Andrew also identified the way mental health treatment delivery has changed over the last two years due to the pandemic, “of course when covid hit, we went from about 7% of therapy being delivered online to over 90% of therapy being delivered online within a matter of months.”
Overall, technology can help increase access to mental health care by eliminating long waiting lists “our ambition is that you come in and say you need care, and we can give you access to something on the same day,” said Andrew. While clinicians and treatment are expensive, we can use scalable technology to change this and lower the costs per patient.
Another way Ieso has improved mental health treatment with AI is by identifying the “active” ingredients in therapy (what makes it effective and leads to patient recovery) via building an AI based analysis engine called a “hierarchical deep learning model”. This fascinating tool looks at the patient transcripts and turns private language into anonymous tags to find the specific elements between the therapist-patient exchange that were effective and ineffective to improve overall accuracy.
In order to apply these technological insights to help 100 million people’s mental health beyond the global north and across the globe Andrew has identified three key elements it would take; access to timely and high-quality care, affordability on a global scale and lastly making it acceptable and effective for diverse groups in order to meet the needs of different communities and conditions.
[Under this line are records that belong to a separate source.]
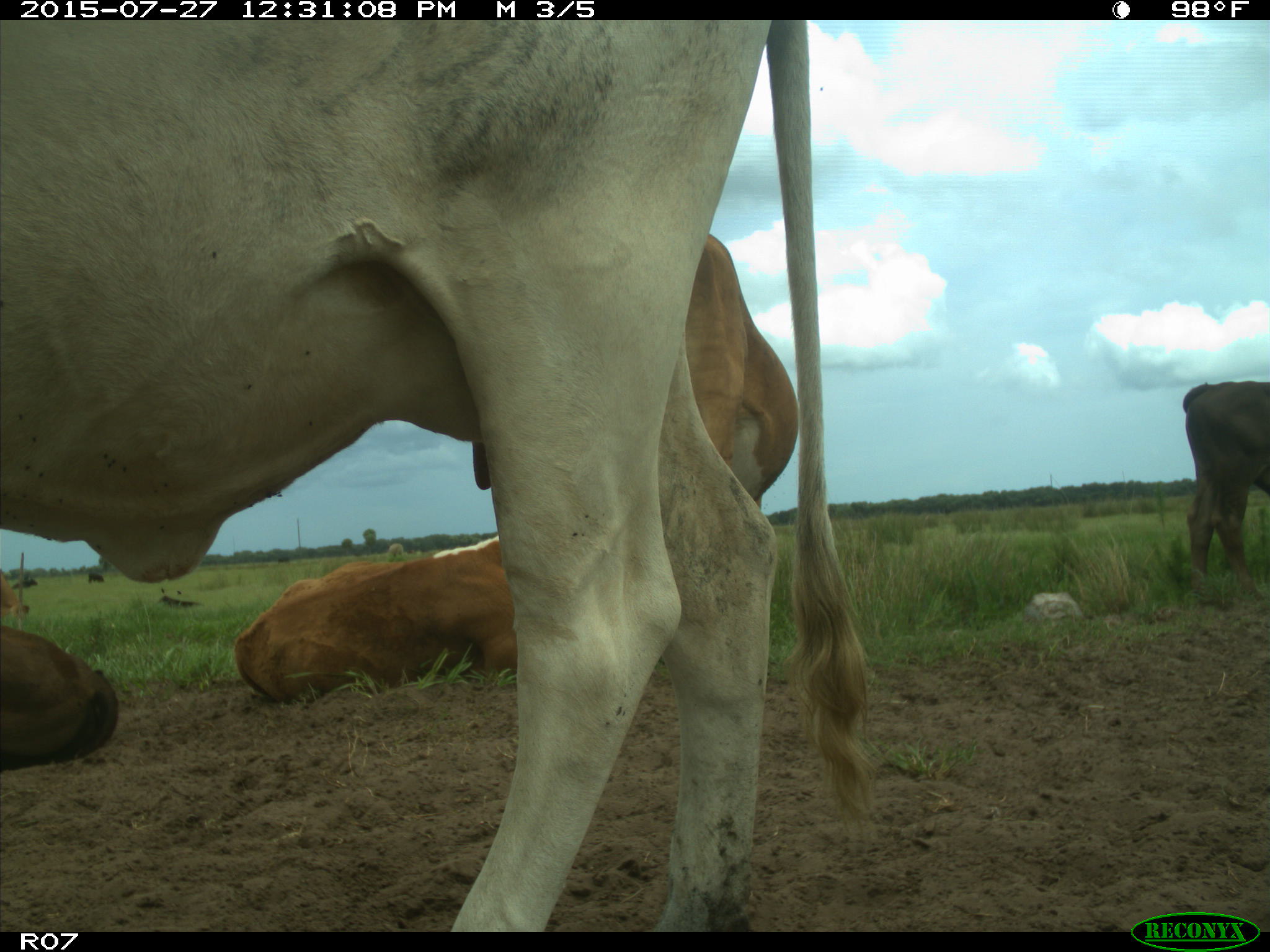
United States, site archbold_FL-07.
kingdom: Animalia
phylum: Chordata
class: Mammalia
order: Artiodactyla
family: Bovidae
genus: Bos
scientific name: Bos taurus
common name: domestic cow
Bos taurus (domestic cow).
However, throughout the process and debate of harnessing AI applications to improve mental health care, Andrew mentioned that it is crucial to include and listen to people with lived experience and mental health conditions because “they can help us come up with innovative new solutions that are focused on the benefits for people who are experiencing poor mental health.”
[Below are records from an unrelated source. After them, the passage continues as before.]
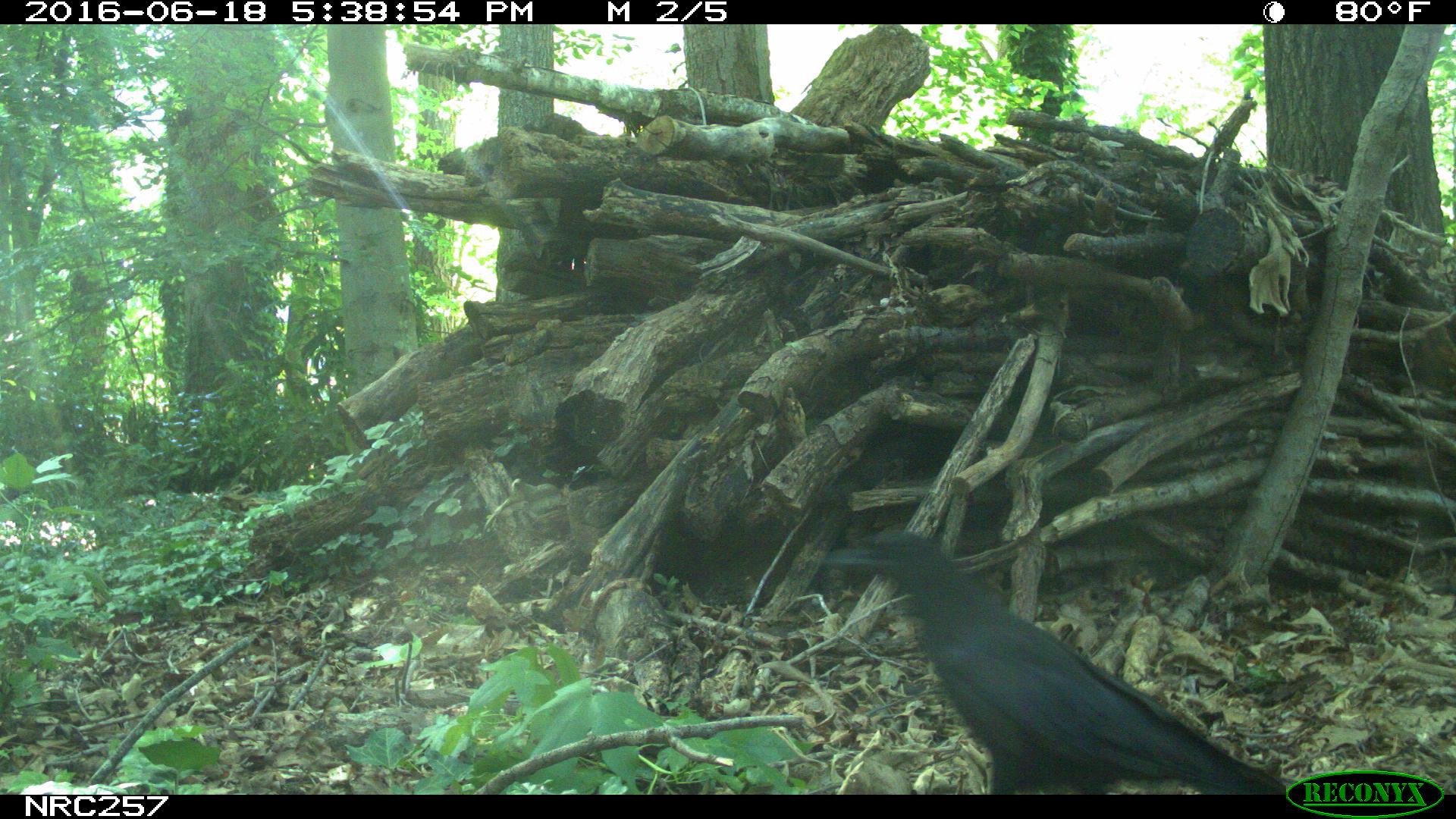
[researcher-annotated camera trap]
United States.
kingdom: Animalia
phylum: Chordata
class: Aves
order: Passeriformes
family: Corvidae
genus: Corvus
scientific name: Corvus brachyrhynchos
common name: american crow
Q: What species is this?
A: American Crow (Corvus brachyrhynchos).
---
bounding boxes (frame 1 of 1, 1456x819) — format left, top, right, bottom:
American Crow: 820, 522, 1291, 792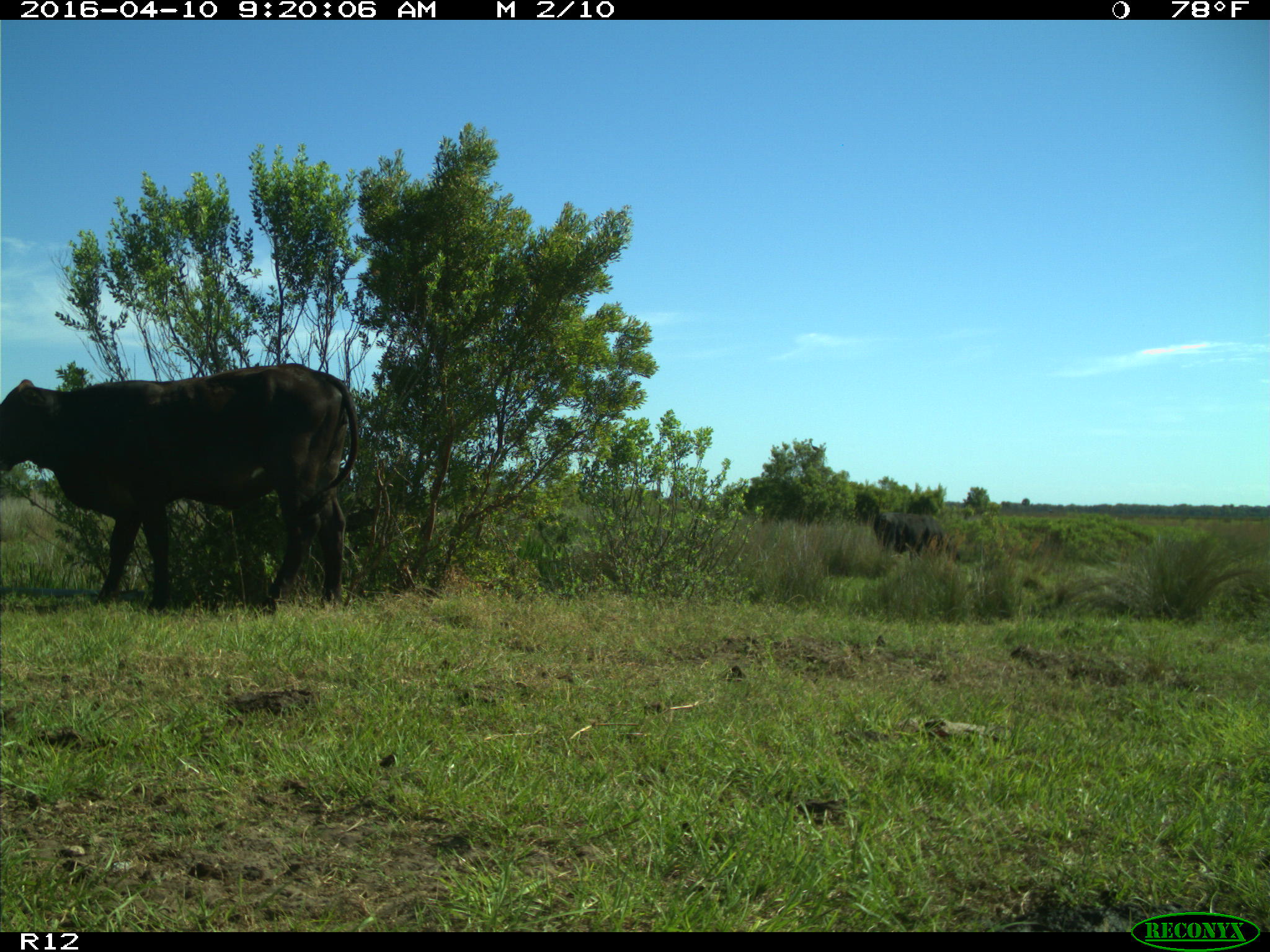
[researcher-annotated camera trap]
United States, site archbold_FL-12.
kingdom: Animalia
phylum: Chordata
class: Mammalia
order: Artiodactyla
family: Bovidae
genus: Bos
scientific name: Bos taurus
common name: domestic cow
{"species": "Bos taurus (domestic cow)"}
Data ethics was another issue that was discussed during the webinar, when asked about patient data consent during the Q&A session Andrew answered “we want to make sure that we’re being completely transparent with people in terms of saying at some point in your patient journey you may be speaking to a human therapist and at other points you’ll be talking to an AI, and you will always who’s at the end of the line with you because we’re not trying to hide anything with this technology. These are complicated technologies and we’re working very hard to make sure that they are safe and effective.”
“We now have the data and insights to really make significant breakthroughs in mental health. I hope that in five to ten years’ time we won’t be talking about depression anymore. We’ll be thinking about the specific subtypes and ways to identify those reliably. That effort isn’t just about psychologists or data scientists, it actually needs an interdisciplinary coalition of researchers to do that.”
However, Andrew also gave a necessary reminder saying that all of us must work together to tackle this problem “the important point throughout this talk is, when I’m talking about this provocation of 100 million minds, that’s not something that I think we can do by ourselves, we need to be able to join up and do this together.”